* _Exercises to complete_:
**a)** In the article on John Lewis store closures, turn the paragraph beginning "Beyond the impact on public perceptions" into a short bulleted list that keeps its main figures and dates.
**b)** According to the article on John Lewis store closures, why might the job losses and closures have hurt John Lewis more than they would hurt other retailers?

John Lewis store closures affect brand health

Christien PhebyContent Manager
August 07, 2020, 9:16 AM UTC

Among UK retailers, John Lewis has an unusual degree of public affection: it is perhaps one of the only retailers where its advertising campaigns are an anticipated national event. YouGov data shows that it is the UK’s healthiest and most recommended high street brand.

Unfortunately for the retailer, public goodwill only goes so far – and it has not fully protected this general good warmth from the adverse effects of the COVID-19 pandemic.

YouGov BrandIndex shows that, after John Lewis announced eight store closures and the loss of up to 1,300 jobs on July 9, its performance declined across several metrics. Buzz scores (a net measure of whether respondents have heard something positive or negative about a brand) plummeted from -2.0 to -18.9 between July 8 and July 12 – suggesting that the story cut through with the public – while impressions, which gauge whether people have a positive or negative impression of a brand, also declined from 52.6 to 46.0 during the same period. The company’s reputation (a net measure of whether respondents would be proud to work for a brand or not) which made it first choice for employee pride last year, fell from 50.3 to 43.4.

Beyond the impact on public perceptions of John Lewis, the announcement may have had implications from a commercial perspective. Consideration scores, which measure whether people would consider purchasing from a brand when they’re next in the market, dropped from 43.3 to 35.8 between July 8 and July 14, while purchase intent (which measures whether customers are likely to purchase from a brand) fell from 15.6 to 10.1 between July 8 and July 17.

Job losses and store closures are never likely to be popular, and the impact may have been worse for John Lewis: the retailer is known for operating as a trust that redistributes profits back to employees, and a story about mass redundancies runs somewhat counter to its general brand image.

The announcement may have also been especially ill-timed – arriving at a time when consumer confidence has finally edged back into positive territory, potentially blunting the impact of its UK-wide reopening.

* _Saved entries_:
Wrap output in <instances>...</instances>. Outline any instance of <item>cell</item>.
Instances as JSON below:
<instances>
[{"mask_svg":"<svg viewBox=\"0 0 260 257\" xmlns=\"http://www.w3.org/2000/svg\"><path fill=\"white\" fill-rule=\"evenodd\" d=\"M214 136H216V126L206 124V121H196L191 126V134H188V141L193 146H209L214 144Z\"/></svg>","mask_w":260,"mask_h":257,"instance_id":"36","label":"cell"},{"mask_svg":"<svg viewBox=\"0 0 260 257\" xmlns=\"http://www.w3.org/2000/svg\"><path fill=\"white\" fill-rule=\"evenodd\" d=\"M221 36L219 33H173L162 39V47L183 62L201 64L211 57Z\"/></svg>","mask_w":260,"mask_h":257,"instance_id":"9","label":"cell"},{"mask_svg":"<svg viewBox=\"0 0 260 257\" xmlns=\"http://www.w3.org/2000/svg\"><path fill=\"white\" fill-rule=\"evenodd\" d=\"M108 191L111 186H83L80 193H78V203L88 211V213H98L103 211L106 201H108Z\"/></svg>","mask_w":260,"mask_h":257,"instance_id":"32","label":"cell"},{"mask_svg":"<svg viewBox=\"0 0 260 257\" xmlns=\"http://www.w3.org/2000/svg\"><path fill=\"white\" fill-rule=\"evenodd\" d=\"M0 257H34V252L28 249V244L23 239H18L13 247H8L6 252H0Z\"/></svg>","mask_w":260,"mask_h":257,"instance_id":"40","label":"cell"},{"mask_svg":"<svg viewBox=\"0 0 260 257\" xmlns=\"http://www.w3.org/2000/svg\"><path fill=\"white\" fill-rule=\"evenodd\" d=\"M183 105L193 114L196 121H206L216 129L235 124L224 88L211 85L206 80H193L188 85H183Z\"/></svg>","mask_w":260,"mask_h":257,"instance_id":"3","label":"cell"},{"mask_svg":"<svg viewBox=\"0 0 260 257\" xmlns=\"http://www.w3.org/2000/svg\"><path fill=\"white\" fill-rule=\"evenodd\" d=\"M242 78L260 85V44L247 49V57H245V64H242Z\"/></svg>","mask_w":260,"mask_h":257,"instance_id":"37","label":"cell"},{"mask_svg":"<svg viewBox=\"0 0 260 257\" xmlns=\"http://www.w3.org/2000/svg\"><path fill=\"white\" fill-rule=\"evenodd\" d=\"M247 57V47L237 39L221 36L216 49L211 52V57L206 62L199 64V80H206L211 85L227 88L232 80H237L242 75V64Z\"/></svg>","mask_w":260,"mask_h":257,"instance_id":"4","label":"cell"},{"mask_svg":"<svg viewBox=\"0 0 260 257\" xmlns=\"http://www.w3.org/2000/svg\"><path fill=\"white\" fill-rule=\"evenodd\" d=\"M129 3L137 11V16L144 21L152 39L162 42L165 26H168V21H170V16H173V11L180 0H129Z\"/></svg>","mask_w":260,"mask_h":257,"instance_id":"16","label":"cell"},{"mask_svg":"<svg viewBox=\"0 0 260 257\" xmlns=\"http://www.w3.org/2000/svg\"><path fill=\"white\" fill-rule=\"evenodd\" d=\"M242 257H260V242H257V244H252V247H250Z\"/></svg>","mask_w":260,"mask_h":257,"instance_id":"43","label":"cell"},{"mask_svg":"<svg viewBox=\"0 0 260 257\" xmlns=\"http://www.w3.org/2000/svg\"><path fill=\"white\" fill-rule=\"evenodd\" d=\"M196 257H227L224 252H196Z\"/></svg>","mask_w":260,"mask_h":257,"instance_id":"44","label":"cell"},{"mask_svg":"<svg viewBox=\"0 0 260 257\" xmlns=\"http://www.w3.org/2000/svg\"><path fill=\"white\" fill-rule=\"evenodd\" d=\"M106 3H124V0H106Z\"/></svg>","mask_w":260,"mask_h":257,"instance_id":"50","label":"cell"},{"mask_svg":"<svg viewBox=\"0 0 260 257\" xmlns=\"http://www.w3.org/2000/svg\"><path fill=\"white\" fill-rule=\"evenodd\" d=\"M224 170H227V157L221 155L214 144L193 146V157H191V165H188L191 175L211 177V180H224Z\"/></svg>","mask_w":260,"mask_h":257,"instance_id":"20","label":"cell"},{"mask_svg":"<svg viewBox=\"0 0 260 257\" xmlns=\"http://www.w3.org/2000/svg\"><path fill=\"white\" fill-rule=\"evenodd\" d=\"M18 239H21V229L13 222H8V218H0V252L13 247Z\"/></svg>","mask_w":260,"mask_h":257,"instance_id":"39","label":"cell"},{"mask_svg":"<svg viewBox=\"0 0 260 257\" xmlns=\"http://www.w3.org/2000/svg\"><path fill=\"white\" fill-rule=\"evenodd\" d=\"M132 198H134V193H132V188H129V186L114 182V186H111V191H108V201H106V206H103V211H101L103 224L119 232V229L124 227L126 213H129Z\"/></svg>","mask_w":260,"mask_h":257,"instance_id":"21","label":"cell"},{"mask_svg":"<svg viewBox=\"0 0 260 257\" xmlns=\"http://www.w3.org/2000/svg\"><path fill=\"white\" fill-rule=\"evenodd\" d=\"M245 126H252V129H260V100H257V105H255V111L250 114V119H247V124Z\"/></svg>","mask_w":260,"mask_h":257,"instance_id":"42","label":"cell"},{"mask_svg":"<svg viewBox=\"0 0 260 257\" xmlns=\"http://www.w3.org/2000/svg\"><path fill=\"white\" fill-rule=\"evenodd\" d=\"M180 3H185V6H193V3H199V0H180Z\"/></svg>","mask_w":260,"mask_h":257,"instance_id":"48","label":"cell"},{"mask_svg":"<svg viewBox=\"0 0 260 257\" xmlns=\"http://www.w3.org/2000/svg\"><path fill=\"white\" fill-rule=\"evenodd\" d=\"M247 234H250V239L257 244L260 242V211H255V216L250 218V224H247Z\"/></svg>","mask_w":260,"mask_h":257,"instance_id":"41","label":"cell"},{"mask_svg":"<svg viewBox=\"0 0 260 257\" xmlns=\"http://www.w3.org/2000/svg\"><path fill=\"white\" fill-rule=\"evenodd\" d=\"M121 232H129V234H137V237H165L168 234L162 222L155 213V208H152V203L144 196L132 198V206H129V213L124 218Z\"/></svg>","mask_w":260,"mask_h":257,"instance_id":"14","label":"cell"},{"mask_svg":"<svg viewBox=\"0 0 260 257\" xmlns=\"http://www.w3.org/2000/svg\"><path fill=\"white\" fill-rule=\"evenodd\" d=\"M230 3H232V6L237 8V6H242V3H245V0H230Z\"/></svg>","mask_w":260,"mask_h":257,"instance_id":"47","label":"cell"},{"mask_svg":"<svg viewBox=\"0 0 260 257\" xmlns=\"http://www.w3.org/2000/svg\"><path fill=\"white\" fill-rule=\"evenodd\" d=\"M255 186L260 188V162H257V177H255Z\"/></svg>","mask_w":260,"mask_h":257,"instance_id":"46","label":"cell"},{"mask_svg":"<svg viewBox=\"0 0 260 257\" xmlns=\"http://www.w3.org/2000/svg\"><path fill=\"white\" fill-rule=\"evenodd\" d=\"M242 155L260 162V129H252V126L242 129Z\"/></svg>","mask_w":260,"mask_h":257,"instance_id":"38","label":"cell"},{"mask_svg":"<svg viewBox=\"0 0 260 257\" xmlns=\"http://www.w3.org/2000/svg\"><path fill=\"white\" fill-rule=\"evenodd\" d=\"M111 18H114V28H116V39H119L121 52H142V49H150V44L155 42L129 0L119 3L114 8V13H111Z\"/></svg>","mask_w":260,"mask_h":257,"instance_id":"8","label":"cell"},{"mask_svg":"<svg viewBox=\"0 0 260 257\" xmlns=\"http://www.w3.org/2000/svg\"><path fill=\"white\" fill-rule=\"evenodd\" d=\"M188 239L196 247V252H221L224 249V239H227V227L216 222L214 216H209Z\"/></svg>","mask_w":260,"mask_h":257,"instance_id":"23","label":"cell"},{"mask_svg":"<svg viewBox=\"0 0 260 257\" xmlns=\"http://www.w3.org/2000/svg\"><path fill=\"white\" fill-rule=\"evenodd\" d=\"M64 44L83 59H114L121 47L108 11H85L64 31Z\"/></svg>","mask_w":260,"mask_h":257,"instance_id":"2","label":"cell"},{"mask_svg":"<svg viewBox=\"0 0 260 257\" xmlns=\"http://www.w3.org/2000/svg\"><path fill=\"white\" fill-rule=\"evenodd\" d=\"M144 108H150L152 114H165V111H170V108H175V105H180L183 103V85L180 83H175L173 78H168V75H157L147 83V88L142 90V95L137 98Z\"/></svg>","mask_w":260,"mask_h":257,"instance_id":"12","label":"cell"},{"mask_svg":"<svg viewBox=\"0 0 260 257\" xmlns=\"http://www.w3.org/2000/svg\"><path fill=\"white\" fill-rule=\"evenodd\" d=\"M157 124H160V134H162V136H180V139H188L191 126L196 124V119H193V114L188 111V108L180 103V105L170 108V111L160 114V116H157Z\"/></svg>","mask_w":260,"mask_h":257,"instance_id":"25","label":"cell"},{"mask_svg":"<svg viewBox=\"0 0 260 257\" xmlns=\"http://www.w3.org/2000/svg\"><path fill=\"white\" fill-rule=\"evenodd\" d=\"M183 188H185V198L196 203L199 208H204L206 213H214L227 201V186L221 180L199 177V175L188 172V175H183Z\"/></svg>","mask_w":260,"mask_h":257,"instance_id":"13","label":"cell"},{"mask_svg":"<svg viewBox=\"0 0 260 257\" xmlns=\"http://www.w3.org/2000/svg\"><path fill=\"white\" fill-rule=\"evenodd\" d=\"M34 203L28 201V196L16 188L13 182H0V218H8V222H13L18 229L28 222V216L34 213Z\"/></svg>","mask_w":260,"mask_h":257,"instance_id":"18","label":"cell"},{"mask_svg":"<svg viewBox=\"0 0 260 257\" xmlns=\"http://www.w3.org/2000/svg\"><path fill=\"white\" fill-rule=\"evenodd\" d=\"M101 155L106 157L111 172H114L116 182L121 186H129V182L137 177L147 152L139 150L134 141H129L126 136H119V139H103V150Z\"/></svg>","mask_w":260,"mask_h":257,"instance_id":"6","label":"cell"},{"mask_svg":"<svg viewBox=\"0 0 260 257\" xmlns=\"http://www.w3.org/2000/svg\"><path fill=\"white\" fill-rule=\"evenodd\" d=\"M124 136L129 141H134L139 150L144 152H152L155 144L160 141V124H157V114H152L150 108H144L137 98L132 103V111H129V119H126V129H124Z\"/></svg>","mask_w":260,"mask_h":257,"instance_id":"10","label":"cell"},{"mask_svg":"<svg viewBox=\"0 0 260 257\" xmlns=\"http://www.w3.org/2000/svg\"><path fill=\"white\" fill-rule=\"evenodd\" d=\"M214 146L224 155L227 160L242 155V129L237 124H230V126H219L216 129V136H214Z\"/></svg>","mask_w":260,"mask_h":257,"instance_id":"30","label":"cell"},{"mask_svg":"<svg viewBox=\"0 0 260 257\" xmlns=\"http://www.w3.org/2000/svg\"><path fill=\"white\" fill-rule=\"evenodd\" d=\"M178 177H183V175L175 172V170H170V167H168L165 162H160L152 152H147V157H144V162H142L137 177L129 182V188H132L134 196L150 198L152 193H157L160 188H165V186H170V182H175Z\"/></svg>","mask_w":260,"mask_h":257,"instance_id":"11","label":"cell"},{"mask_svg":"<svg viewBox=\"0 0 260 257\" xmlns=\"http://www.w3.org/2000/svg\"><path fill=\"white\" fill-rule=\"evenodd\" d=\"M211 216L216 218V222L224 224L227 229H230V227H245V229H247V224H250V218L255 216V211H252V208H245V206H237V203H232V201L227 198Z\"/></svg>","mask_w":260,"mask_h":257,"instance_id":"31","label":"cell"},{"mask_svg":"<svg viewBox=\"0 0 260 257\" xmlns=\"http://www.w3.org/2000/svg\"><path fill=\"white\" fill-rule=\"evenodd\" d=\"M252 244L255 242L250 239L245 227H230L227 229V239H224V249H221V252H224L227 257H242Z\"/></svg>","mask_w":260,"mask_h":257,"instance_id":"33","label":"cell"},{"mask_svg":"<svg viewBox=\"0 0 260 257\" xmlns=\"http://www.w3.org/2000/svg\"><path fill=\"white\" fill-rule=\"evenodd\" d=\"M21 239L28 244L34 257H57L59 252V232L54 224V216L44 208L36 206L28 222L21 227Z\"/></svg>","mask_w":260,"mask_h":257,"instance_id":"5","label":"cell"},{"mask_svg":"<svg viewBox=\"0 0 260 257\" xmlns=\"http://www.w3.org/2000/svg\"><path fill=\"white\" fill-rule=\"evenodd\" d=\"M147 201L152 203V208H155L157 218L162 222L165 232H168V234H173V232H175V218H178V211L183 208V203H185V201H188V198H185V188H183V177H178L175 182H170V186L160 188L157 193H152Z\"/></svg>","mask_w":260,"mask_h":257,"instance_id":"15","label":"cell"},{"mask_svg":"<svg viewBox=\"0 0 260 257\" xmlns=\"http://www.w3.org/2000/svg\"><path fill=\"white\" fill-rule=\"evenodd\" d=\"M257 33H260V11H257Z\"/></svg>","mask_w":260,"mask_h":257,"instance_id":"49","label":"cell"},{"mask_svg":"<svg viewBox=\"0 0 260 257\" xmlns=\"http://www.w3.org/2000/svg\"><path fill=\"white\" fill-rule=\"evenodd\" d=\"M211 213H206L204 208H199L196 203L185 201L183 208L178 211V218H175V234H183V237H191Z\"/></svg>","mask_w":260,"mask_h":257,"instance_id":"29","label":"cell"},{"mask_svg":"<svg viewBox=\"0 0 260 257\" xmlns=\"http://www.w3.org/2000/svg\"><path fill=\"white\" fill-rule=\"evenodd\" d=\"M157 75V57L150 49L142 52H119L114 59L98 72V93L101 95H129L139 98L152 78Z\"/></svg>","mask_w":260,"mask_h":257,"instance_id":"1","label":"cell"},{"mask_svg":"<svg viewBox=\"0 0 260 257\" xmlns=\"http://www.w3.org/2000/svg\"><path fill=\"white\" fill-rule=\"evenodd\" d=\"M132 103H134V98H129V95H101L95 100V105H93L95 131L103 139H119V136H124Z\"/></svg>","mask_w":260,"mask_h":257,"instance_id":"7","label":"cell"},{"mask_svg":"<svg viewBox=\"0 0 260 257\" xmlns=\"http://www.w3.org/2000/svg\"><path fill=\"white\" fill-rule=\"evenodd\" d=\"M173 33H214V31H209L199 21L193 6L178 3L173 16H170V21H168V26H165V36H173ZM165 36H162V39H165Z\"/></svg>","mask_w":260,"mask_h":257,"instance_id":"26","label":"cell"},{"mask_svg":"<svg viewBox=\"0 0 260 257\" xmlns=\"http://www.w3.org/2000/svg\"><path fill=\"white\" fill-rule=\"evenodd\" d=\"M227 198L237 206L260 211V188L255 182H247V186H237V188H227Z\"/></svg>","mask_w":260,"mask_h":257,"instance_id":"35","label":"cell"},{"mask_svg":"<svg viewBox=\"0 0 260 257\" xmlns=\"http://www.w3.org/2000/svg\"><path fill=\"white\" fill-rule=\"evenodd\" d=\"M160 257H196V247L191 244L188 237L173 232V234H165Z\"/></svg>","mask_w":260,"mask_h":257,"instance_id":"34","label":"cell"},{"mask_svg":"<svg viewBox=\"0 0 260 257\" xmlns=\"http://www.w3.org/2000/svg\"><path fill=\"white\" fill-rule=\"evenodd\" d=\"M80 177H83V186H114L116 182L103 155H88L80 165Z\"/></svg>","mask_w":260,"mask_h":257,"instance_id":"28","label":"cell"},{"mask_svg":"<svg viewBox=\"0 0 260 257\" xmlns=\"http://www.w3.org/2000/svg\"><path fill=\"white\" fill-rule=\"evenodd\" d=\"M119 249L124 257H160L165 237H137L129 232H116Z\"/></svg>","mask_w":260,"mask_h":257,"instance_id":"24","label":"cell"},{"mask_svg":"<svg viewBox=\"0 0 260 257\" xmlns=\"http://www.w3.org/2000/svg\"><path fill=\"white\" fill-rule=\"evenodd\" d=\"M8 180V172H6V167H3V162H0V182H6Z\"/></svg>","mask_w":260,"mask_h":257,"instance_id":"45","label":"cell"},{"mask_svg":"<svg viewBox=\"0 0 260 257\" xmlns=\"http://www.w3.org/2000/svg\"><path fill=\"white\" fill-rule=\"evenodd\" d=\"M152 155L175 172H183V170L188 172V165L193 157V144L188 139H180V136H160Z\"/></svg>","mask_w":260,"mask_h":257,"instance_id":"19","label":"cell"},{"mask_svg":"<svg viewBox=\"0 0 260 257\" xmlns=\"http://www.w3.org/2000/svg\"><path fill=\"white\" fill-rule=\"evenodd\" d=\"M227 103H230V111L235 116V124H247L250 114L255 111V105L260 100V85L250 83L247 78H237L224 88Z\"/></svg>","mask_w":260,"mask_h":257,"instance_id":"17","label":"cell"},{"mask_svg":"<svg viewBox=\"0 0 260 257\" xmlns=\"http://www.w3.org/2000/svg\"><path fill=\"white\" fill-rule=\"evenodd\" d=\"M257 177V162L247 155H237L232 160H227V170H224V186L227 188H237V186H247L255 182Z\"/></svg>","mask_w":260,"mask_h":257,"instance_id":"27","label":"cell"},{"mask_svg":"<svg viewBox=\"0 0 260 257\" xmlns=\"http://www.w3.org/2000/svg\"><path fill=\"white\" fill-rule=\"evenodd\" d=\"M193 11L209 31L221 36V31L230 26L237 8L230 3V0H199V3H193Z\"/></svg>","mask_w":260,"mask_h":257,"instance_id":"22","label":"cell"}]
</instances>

* _Answers to each task_:
**a)**
- The announcement may have had commercial consequences for John Lewis.
- Consideration scores, which measure whether people would consider buying from a brand when next in the market, dropped from 43.3 to 35.8 between July 8 and July 14.
- Purchase intent, which measures whether customers are likely to buy from a brand, fell from 15.6 to 10.1 between July 8 and July 17.

**b)** John Lewis is known for operating as a trust that redistributes profits back to its employees. A story about mass redundancies therefore runs somewhat counter to its general brand image.